Par Justinien Raymond

Né le 17 mai 1870 à Romilly (Aube) ; mort le 4 janvier 1924 à Paris ; ouvrier bonnetier à Troyes ; journaliste en Touraine ; employé à Paris ; tour à tour militant dans l’Aube, en Loir-et-Cher, en Indre-et-Loire et dans la Seine ; conseiller municipal et député de Paris.

Arthur Rosier - c’était la véritable orthographe de son nom - rejoignit à Troyes, où il travaillait, le mouvement ouvrier issu du congrès de Marseille. Dès 1880, il adhéra au groupe de travailleurs rassemblés sur un programme collectiviste. Il milita aussi à la Société antireligieuse, s’associa à la vie d’une Bibliothèque populaire. Il fonda un groupe de Jeunesse socialiste, fut un des créateurs du journal La République sociale (1887-1889), assura la correspondance de Troyes avec le journal parisien d’Allemane Le Parti ouvrier. Dans cette action, il était secondé par ses deux frères.

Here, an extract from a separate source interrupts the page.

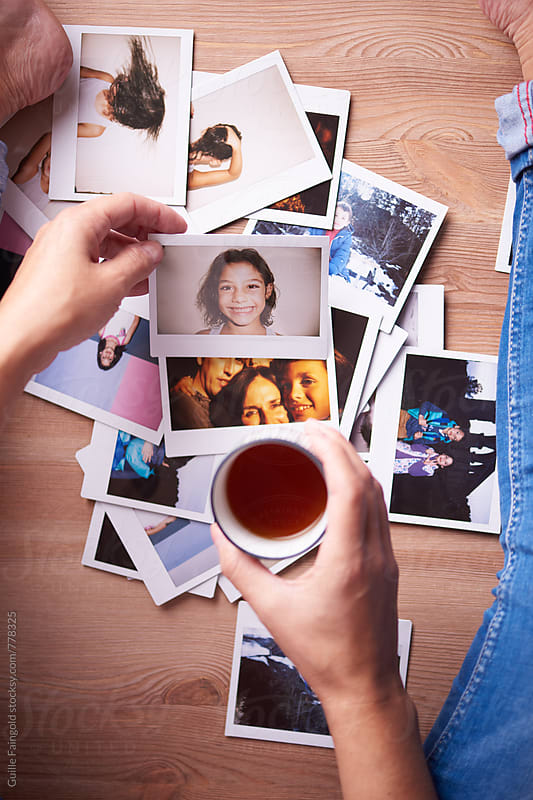 overhead view: woman holding tea cup over bunch of family polaroids by Guille Faingold for Stocksy United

À partir de 1888, dans le Parti ouvrier guesdiste de l’Aube, il fut le proche lieutenant de Pédron venu de Reims à Troyes. Mais A. Rozier ne s’en tint pas à l’action politique ; intégré au milieu ouvrier dominant, celui de la bonneterie, il participa à ses luttes corporatives. En 1888, il fut un des meneurs des grèves du textile : il était alors ouvrier dans une des grandes usines de la ville, chez Geoffroy-Damoiseau. Il en fut expulsé, poursuivi en correctionnelle et emprisonné quelques jours. Il quitta alors Troyes pour Paris : ce départ marqua la fin de La République sociale.

Arrivé dans la capitale (il habitait passage Stinville (Paris, XIIe arr.) en 1891 et 1898), A. Rozier collabora au Prolétaire de Paul Brousse et participa à la fondation de la revue La France socialiste. Bientôt, sans perdre contact avec le possibilisme parisien au nom duquel il mena plusieurs campagnes électorales, A. Rozier gagna Blois pour assurer la direction du Progrès de Loir-et-Cher, journal de l’avant-garde républicaine dans un département où un timide mouvement ouvrier, purement corporatif, s’était à peine fait jour. « Son impulsion allait être décisive pour l’implantation du socialisme en Loir-et-Cher » (G. Dupeux, p. 518). Il milita activement par la presse, par la parole ; journaliste habile, orateur connaissant le milieu ouvrier, il mit debout vingt et une sections du syndicat des bûcherons, aida à l’organisation d’autres syndicats. Il encourut dans cette action deux condamnations en correctionnelle. En septembre 1896, il fut délégué au VIIIe congrès national corporatif — 2e de la CGT — tenu à Tours. Il y combattit la grève générale et se prononça en faveur de « la conquête des pouvoirs publics » (c. rendu, p. 88). Il assistera encore au Xe congrès, Rennes, octobre 1898, au XIIe, Lyon, septembre 1901 et au XIIIe, Montpellier, septembre 1902.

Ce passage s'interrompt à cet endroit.